--- Consignes de travail ---
- A) Recopiez le passage du texte sur la guerre de Troie, depuis « Thucydide pensait que, tout » jusqu'à « de la situation. ».
- B) D'après le texte sur la guerre de Troie, où les Troyens ont-ils placé leurs unités au début du chant XI ?
- C) Prolongez le texte sur la guerre de Troie au-delà de sa dernière phrase.

--- Segment de texte ---
Thucydide pensait que, tout au moins au début de la guerre, les Grecs étaient loin d'avoir amené l'ensemble de leurs forces, que, faute d'argent, ils étaient en nombre insuffisant et que le ravitaillement avait été mal préparé, parce qu'ils avaient cru, à tort, pouvoir vivre facilement sur le pays (I, 11). C'est possible. Ils n'avaient sans doute pas pensé non plus, comme Agamemnon nous l'a appris, avoir à faire à un adversaire sans cesse renforcé par de nombreux contingents alliés. Ce manque de préparation, de prévision et d'organisation a pu peser d'un grand poids sur les événements et jouer un rôle important dans la durée de la guerre. Quelqu'un a-t-il songé chez nous à cette préhistorique expérience ?

La tactique des combats n'est pas moins instructive pour nous éclairer sur le plan de campagne des Grecs, lorsqu'ils eurent reconnu la difficulté de la situation.

Nous ne trouvons pas dans l'Iliade de grande bataille, où la plus grosse part des effectifs seraient engagés pour tenter un effort décisif. C'est un afflux et reflux perpétuel d'unités plus ou moins importantes : pointes poussées par les assaillants, contre-attaques des défenseurs et corps à corps.

Au début du chant XI, par exemple, une offensive, qui devient une affaire assez sérieuse, est décidée par le généralissime. Agamemnon couvre ses jambes de cnémides, revêt sa cuirasse, suspend à l'épaule sa longue épée, s'arme de deux lances en bois garnies de pointes en bronze et se couvre d'un grand bouclier, qui protège le corps tout entier, comme on en voit sur les vases et les peintures mycéniennes — le petit bouclier rond en usage à l'époque grecque archaïque n'est jamais mentionné —. Les chevaux restent en arrière au bord des fossés, prêts à la poursuite, si l'attaque réussit ; les guerriers, rangés en ordre, s'élancent à pied, leurs chars au repos derrière eux. Les Troyens, de leur côté, ont placé leurs unités sur la petite éminence, qui se trouve sur la rive gauche du Scamandre, près du village actuel de Koum-Kieuï. Hector est à leur tête. Les clameurs se lèvent avant l'aurore.

--- Segment de données ---
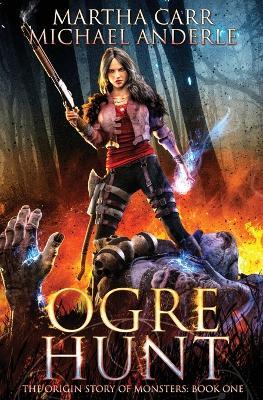 Ogre Hunt: The Origin Story of Monsters Book 1 - Martha Carr,Michael Anderle - cover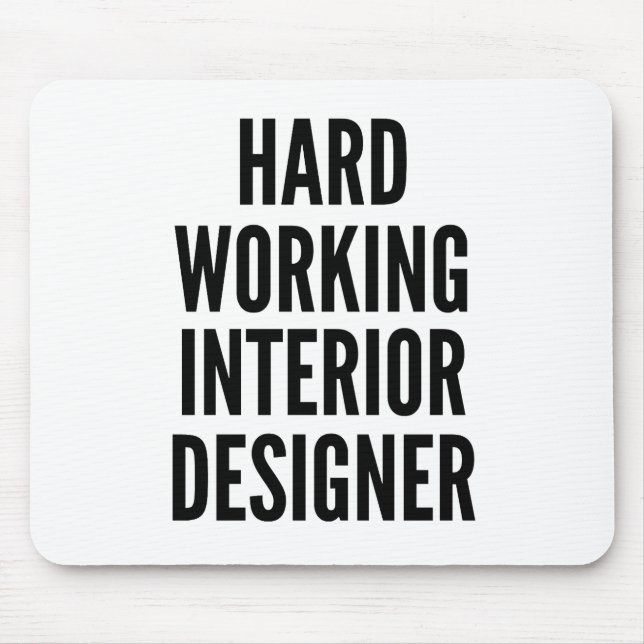 Mousepad Designer de Interior de Trabalho de duro (Frente)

--- Réponses aux exercices ---
- A)
Thucydide pensait que, tout au moins au début de la guerre, les Grecs étaient loin d'avoir amené l'ensemble de leurs forces, que, faute d'argent, ils étaient en nombre insuffisant et que le ravitaillement avait été mal préparé, parce qu'ils avaient cru, à tort, pouvoir vivre facilement sur le pays (I, 11). C'est possible. Ils n'avaient sans doute pas pensé non plus, comme Agamemnon nous l'a appris, avoir à faire à un adversaire sans cesse renforcé par de nombreux contingents alliés. Ce manque de préparation, de prévision et d'organisation a pu peser d'un grand poids sur les événements et jouer un rôle important dans la durée de la guerre. Quelqu'un a-t-il songé chez nous à cette préhistorique expérience ?

La tactique des combats n'est pas moins instructive pour nous éclairer sur le plan de campagne des Grecs, lorsqu'ils eurent reconnu la difficulté de la situation.

- B) Sur la petite éminence de la rive gauche du Scamandre, près du village actuel de Koum-Kieuï.

- C)
Les troupes en viennent bientôt aux mains : Ainsi que dans un champ bien fourni les moissonneurs s'avancent dans les sillons, coupant avec la faux l'orge et le froment dont les épis nombreux tombent à leurs pieds, ainsi Troyens et Achéens se précipitent et s'entre-tuent, sans qu'aucun d'eux ne songe un instant à la fuite. Ils s'élancent comme des loups et se tiennent tête, guerrier contre guerrier... Tant que dura l'aurore et que s'accrut la lumière sacrée du jour, les traits frappaient :les hommes et le peuple périssait. Mais au moment où le bûcheron prépare son repas dans les halliers de la montagne, quand ses bras sont fatigués d'abattre des arbres et qu'épuisé son cœur désire une douce nourriture, les Grecs par leur bravoure réussirent à rompre les phalanges (XI, 67-91). Agamemnon se précipite dans les rangs ennemis qui fléchissent ; les Troyens, dont une partie remontent sur les chariots, battent précipitamment en retraite ; le grand roi les poursuit lui-même et, comme des lions, les guerriers s'élancent à sa suite : Les fantassins périssent sous les coups des fantassins et les cavaliers succombent sous l'airain des cavaliers, un tourbillon de poussière s'élève dans la plaine sous les pieds retentissants des chevaux (150-153). Les Troyens rallient la porte de Skées.

Mais Hector a compté sur le désarroi de la poursuite et a préparé une violente contre-attaque des chariots contre les Achéens éparpillés. Alors commencent une série de combats individuels, où l'héroïsme se donne carrière. Ulysse, le prudent et astucieux Ulysse lui-même, tel un sanglier, fait rage ; il obtient d'abord des succès notoires ; puis il vole au secours de Diomède, dont la vie est en danger, et le couvre de son corps (396-397) ; mais la blessure de Diomède est grave, Ulysse ne réussit qu'à protéger sa retraite ; les Troyens s'acharnent autour de lui, il est bientôt entouré, comme un cerf par des chacals ; Ménélas et Ajax le sauvent de la mort (472 et sq.). Un grand nombre de princes sont tués et blessés, la retraite devient générale. Les Troyens, qui se sont reformés, regagnent tout le terrain perdu, ils serrent l'ennemi de près, javelot contre javelot, bouclier contre bouclier, les casques s'entre-heurtant ; la contre-attaque se poursuivit jusque sous les murs du camp, où les Troyens sont arrêtés par les puissants fossés et les phalanges épaisses des réserves hellènes. Une lutte de tranchées s'engage enfin, où, dans la mêlée, dominent les combats individuels.

Au-dessus, de Samothrace à Ténédos, de Ténédos à l'Ida, de Callicolone à la ville, les dieux, Poséidon et Zeus, Apollon, Arès, Héphaistos, Athéna et Aphrodite elle-même, prennent leur vol, comme nos grands oiseaux de l'air.

Sauf ces interventions divines, tout cela se suit logiquement, sans invraisemblance. Je ne prétends pas qu'Homère soit un stratège ; mais sous l'accumulation des exploits et des discours, la trame se distingue très bien. Il n'y a aucune incohérence.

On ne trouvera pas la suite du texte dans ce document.